A metal stays solid at Fahrenheit temperature below 1801.5 degrees. Determine ( in terms of an inequality) those Celsius temperatures for which the metal stays solid. Use the formula F=9/5C+32. The solution set is{C|C<__}.(Round to the nearest tenth.)
My answer is: (9/5)C+32<1801.5
(9/5)C<1801.5-32 (5/9)(9/5)C<(5/9)1769.5 C<983.06.
To determine the Celsius temperatures for which the metal stays solid, we need to use the given formula to convert the Fahrenheit temperature to Celsius.
The formula is: F = (9/5)C + 32, where F is the temperature in Fahrenheit and C is the temperature in Celsius.
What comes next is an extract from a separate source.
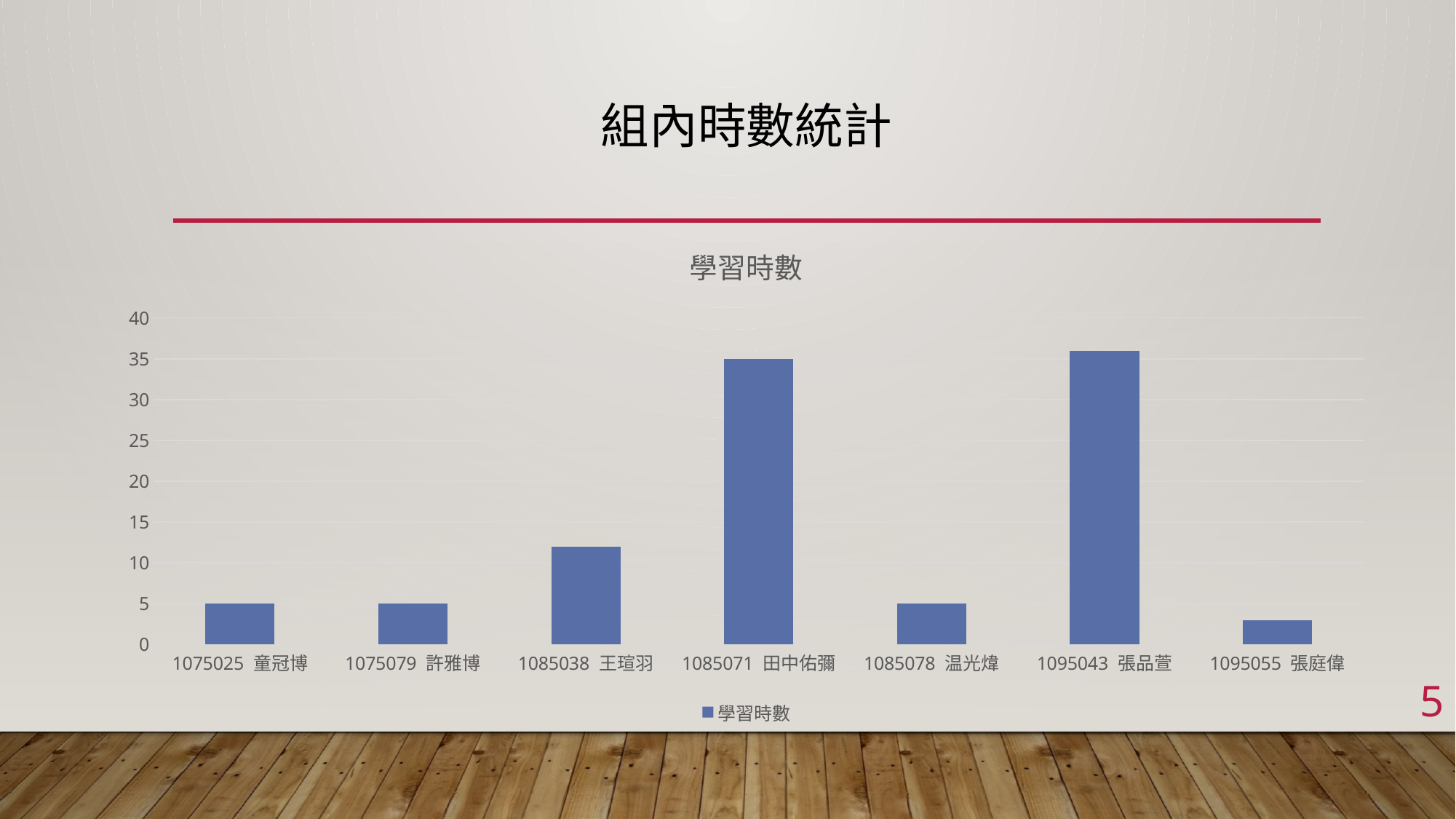
What kind of chart is shown? bar chart How many categories are shown on the x axis? 7 Which category has the lowest value? 1095055 張庭偉 How many series does the legend list? 1 Is the value for 1095043 張品萱 greater or less than 30? greater Which is larger, the value for 1085038 王瑄羽 or the value for 1075079 許雅博? 1085038 王瑄羽 Is the value for 1095055 張庭偉 greater or less than 5? less Is the value for 1085038 王瑄羽 greater or less than 10? greater What is the title of the chart? 學習時數 What is the value for 1085071 田中佑彌? 35 What is the value for 1085078 温光煒? 5 What is the value for 1075025 童冠博? 5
Now, we want to find the Celsius temperatures for which the metal stays solid, meaning the Fahrenheit temperature should be below 1801.5 degrees.
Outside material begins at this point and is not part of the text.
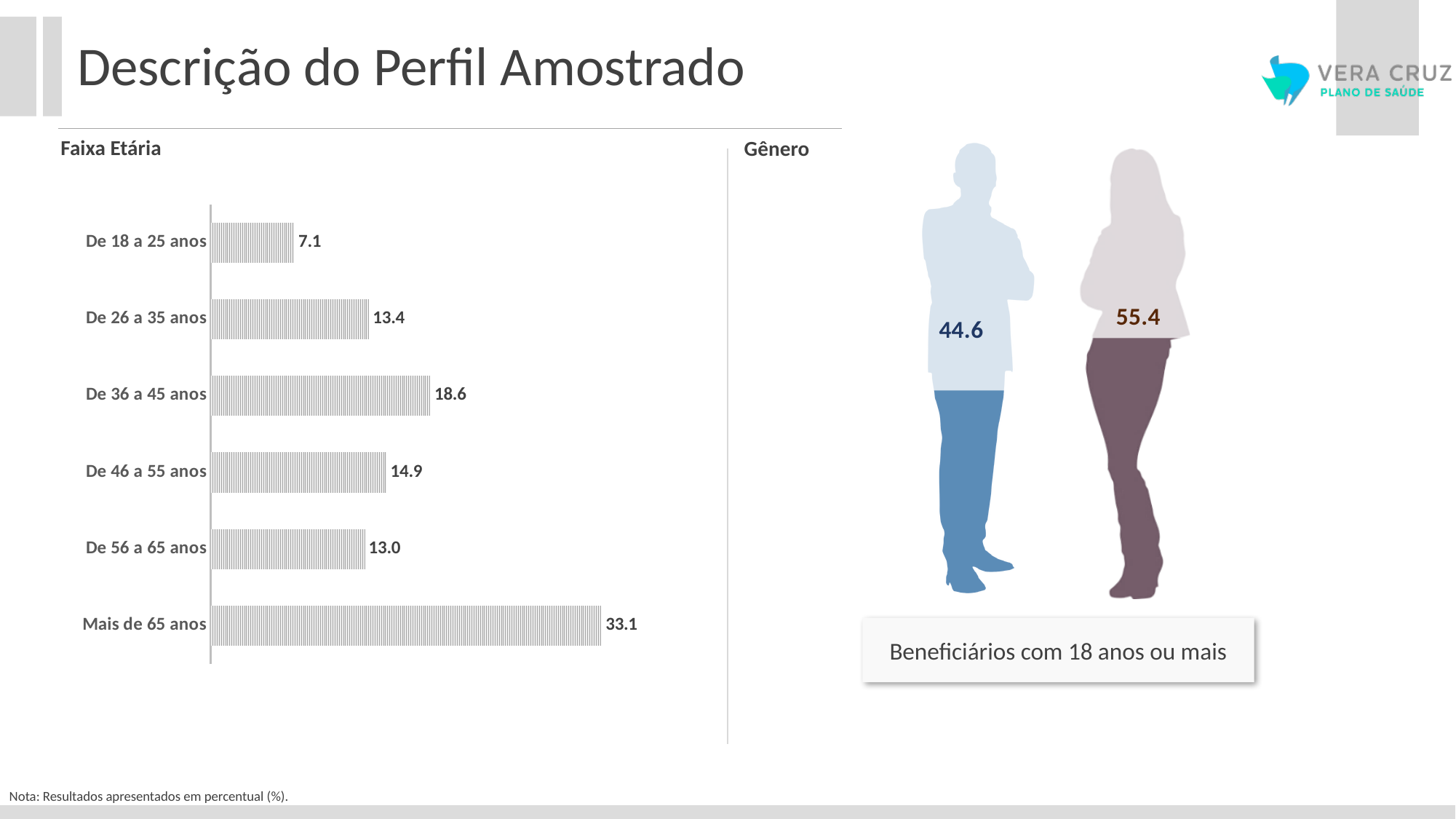
In the Faixa Etária chart, what is the value for De 36 a 45 anos? 18.6 How many age groups are shown in the Faixa Etária chart? 6 In the Faixa Etária chart, what is the value for De 18 a 25 anos? 7.1 In the Faixa Etária chart, which age group has the lowest value? De 18 a 25 anos In the Faixa Etária chart, which is larger: De 46 a 55 anos or De 56 a 65 anos? De 46 a 55 anos In the Faixa Etária chart, what is the value for De 56 a 65 anos? 13.0 In the Faixa Etária chart, which age group has the highest value? Mais de 65 anos In the Faixa Etária chart, what is the difference between Mais de 65 anos and De 36 a 45 anos? 14.5 What type of chart is the Faixa Etária chart? Bar chart According to the note at the bottom of the slide, in what unit are the results presented? Percentual (%) In the Faixa Etária chart, what is the difference between De 46 a 55 anos and De 26 a 35 anos? 1.5 In the Gênero section, what is the value shown for the female figure? 55.4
We can rewrite the inequality as:
F < 1801.5
Substitute the formula for F:
(9/5)C + 32 < 1801.5
To isolate C, subtract 32 from both sides of the inequality:
(9/5)C < 1801.5 - 32
Simplify the right side:
(9/5)C < 1769.5
Now, multiply both sides of the inequality by (5/9) to solve for C:
(5/9)(9/5)C < (5/9)(1769.5)
Simplify:
C < (5/9)(1769.5)
Calculating this value, we get:
C < 983.06
Therefore, the solution set is:
{C | C < 983.06}
So, your answer of C < 983.06 is correct.